Have you ever thought of partnering Vhalla with other characters, instead of Aldrik?

Yes and no… I like exploring the evolution of relationships, and the different forms of love through Vhalla. So you have characters like Daniel who, on paper, should be the man she’s with. And yet they don’t work out. There’s the heartbreaker prince who should swoon her, and turns out to actually have a heart of gold, but his charms just roll right off her. And then there’s the man whom she is in love with, who actually is broken in some terrible ways, and yet she still feels compelled to be with him.

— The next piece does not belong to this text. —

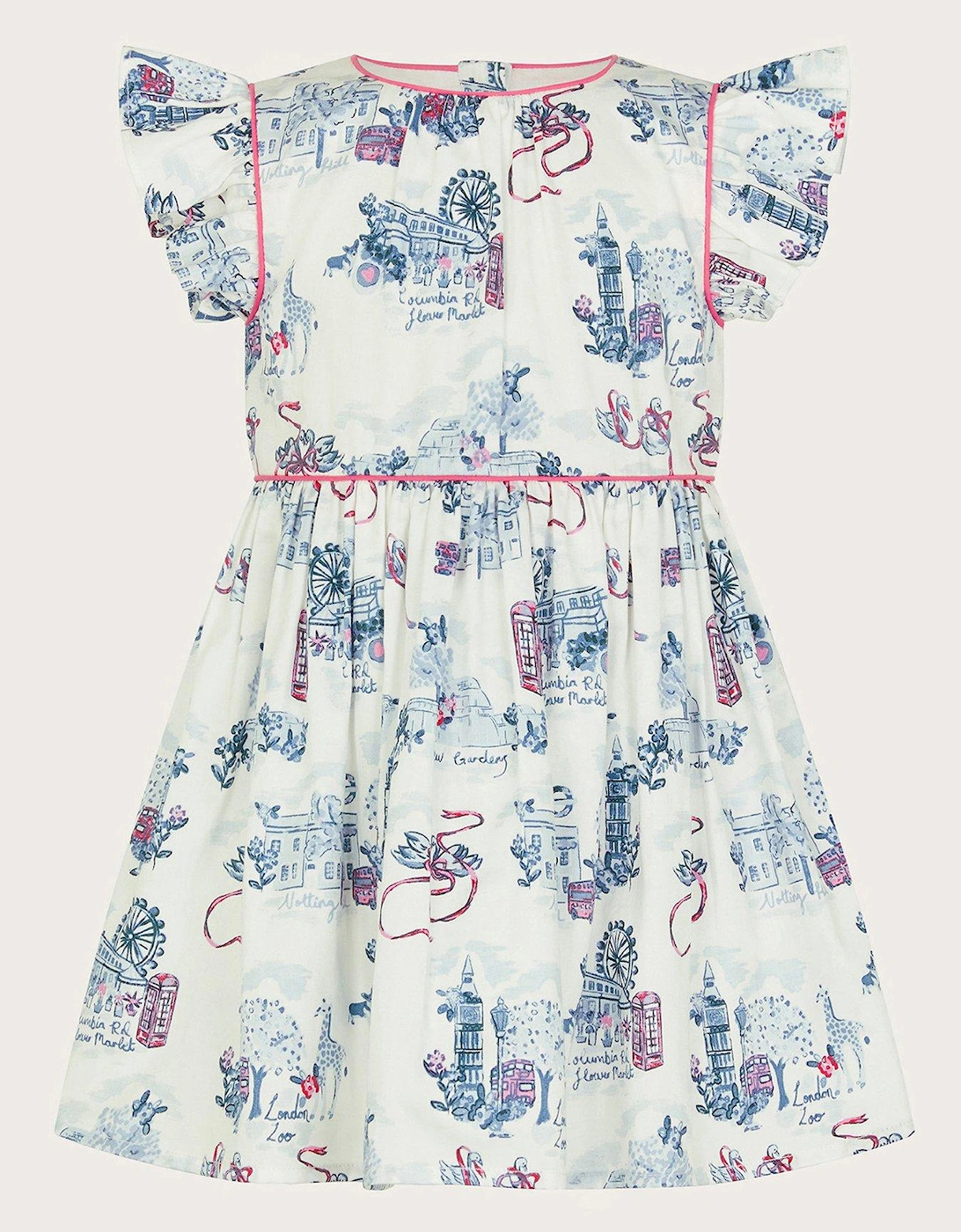 Baby Girls London Print Frilly Cotton Dress - Light Cream, 2 of 1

There’s an element of Vhalla and Aldrik’s relationship that I view as being quite toxic. As “swoon’ey” as they may or may not be, there were better people for them to be with throughout the course of the story.

Mohned told us what would happen to them in book one. They would consume each other, they would be the death of each other. And I think at the end of Earth’s End (again, note, end) we see that breaking point. We see the moment where the toxicity about all they were consume them and they both meet the end of who they have been until now. But it’s because they have had that conclusion to who they were that makes room for the opportunity of who they can become. The brokenness they have matches each other in many ways. It gives them deeper understanding of themselves and their relationship. And perhaps that will be when they can become “greater than the sum of their parts”.